:: Information supplied

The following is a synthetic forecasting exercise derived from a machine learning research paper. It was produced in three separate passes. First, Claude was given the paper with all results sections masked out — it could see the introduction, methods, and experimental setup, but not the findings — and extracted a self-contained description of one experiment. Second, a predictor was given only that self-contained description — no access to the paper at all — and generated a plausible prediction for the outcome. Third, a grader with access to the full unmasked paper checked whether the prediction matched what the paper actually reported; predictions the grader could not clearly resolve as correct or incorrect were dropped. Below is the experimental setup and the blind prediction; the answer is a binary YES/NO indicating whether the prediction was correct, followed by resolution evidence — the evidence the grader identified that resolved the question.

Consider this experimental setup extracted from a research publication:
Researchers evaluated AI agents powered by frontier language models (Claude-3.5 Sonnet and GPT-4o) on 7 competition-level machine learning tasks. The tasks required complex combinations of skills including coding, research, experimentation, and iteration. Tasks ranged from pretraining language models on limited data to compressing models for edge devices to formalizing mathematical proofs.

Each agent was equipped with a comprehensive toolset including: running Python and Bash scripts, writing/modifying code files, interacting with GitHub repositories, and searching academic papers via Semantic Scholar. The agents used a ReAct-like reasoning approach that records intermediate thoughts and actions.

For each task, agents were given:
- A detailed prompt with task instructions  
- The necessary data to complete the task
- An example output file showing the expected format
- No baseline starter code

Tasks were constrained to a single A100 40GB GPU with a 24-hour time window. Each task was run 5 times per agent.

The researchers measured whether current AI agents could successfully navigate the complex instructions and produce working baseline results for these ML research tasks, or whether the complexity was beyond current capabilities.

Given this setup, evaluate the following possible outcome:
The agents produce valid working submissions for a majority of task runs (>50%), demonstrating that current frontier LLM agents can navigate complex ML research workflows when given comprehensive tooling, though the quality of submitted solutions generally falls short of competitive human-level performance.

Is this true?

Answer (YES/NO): YES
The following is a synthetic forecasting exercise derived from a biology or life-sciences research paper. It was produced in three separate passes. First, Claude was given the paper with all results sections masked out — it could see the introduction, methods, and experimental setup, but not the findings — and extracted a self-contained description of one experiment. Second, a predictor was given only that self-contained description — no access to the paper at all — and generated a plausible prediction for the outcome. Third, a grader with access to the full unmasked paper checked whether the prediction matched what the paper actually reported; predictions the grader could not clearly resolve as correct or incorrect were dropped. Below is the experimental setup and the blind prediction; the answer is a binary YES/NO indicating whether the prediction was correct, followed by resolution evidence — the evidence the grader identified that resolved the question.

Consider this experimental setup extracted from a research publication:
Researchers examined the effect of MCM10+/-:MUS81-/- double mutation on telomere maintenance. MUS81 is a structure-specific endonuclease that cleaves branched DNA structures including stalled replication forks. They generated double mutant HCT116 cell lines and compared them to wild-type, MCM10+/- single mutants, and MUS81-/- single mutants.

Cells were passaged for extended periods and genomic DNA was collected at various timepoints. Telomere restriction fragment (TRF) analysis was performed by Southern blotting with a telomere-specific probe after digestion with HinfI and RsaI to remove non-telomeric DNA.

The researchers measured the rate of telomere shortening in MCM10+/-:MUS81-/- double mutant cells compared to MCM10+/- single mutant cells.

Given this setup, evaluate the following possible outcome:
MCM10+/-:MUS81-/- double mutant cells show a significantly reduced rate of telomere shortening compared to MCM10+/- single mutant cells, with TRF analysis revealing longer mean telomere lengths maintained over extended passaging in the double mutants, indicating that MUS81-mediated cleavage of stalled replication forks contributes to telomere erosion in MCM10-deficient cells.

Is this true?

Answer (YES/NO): NO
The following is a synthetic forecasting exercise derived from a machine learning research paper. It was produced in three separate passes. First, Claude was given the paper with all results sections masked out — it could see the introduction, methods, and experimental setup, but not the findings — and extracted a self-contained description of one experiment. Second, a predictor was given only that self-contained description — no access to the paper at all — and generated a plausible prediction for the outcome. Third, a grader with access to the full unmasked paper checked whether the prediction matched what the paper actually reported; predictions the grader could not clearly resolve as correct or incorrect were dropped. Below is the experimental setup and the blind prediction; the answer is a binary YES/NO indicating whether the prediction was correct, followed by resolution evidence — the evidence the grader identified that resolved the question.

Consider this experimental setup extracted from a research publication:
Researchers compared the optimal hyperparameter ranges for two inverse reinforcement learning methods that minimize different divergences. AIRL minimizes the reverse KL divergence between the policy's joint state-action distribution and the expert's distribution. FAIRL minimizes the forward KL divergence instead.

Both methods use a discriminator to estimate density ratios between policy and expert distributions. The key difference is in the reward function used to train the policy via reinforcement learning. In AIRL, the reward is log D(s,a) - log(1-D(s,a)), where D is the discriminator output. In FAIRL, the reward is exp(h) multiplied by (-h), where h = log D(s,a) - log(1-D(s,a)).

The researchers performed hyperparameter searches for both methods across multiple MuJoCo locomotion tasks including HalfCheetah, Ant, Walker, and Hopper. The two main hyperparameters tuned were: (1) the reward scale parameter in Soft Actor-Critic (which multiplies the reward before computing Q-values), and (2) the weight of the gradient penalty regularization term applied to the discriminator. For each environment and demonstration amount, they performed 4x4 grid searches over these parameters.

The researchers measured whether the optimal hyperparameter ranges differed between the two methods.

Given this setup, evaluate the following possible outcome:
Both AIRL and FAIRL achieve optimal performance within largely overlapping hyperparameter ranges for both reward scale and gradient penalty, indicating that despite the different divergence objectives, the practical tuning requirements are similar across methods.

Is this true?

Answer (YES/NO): NO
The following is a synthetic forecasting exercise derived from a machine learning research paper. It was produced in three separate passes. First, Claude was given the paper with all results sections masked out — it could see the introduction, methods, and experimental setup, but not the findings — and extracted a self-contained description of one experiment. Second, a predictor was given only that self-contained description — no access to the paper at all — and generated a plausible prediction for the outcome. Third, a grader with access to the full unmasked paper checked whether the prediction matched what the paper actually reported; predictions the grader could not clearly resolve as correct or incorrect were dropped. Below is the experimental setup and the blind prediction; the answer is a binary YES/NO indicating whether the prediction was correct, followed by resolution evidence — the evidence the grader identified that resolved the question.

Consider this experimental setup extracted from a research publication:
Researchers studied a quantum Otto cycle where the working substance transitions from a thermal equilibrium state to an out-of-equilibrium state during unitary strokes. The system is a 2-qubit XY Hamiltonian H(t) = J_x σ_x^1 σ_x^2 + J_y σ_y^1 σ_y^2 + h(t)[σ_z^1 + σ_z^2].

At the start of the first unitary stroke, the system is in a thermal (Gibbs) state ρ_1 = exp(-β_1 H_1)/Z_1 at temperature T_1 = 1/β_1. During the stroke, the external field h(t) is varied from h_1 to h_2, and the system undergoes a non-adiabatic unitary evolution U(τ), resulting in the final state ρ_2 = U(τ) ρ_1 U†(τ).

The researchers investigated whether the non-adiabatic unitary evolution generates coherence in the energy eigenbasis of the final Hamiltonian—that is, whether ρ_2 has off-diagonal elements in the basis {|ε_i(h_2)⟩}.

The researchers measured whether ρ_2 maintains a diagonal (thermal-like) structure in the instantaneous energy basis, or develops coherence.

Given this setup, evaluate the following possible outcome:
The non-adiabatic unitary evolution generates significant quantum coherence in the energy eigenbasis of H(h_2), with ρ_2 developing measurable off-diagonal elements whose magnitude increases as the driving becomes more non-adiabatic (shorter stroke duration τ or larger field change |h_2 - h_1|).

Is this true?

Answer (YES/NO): NO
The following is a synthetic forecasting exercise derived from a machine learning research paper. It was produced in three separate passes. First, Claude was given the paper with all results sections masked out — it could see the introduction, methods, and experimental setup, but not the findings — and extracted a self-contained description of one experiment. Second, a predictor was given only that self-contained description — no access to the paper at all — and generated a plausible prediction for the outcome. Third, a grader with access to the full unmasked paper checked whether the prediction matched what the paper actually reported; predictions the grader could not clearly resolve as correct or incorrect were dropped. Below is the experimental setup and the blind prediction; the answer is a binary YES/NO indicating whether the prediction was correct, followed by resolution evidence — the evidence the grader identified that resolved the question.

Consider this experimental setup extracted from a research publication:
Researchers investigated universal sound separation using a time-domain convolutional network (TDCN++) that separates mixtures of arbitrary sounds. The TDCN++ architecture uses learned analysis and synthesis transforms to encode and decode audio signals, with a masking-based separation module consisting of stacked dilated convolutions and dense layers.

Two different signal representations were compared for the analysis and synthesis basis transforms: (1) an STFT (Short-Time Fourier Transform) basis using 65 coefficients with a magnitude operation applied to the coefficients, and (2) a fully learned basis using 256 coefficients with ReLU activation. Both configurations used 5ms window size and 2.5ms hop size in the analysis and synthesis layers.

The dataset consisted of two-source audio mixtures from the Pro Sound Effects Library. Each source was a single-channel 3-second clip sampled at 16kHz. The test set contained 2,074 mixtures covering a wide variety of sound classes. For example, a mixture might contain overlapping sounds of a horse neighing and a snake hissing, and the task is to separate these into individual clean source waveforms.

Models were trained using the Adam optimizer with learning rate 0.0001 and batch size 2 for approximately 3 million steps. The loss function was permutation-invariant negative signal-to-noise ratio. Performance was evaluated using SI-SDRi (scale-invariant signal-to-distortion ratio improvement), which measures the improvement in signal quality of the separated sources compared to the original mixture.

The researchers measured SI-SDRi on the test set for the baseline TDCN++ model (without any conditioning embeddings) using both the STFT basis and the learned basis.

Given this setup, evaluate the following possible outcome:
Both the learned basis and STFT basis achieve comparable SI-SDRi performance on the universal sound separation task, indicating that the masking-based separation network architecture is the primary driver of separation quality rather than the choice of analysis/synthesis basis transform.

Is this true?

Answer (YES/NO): NO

::::

Please transcribe the lines from the one containing "Both the learned" through the last line of the records. Include both ends and nothing else.

Both the learned basis and STFT basis achieve comparable SI-SDRi performance on the universal sound separation task, indicating that the masking-based separation network architecture is the primary driver of separation quality rather than the choice of analysis/synthesis basis transform.

Is this true?

Answer (YES/NO): NO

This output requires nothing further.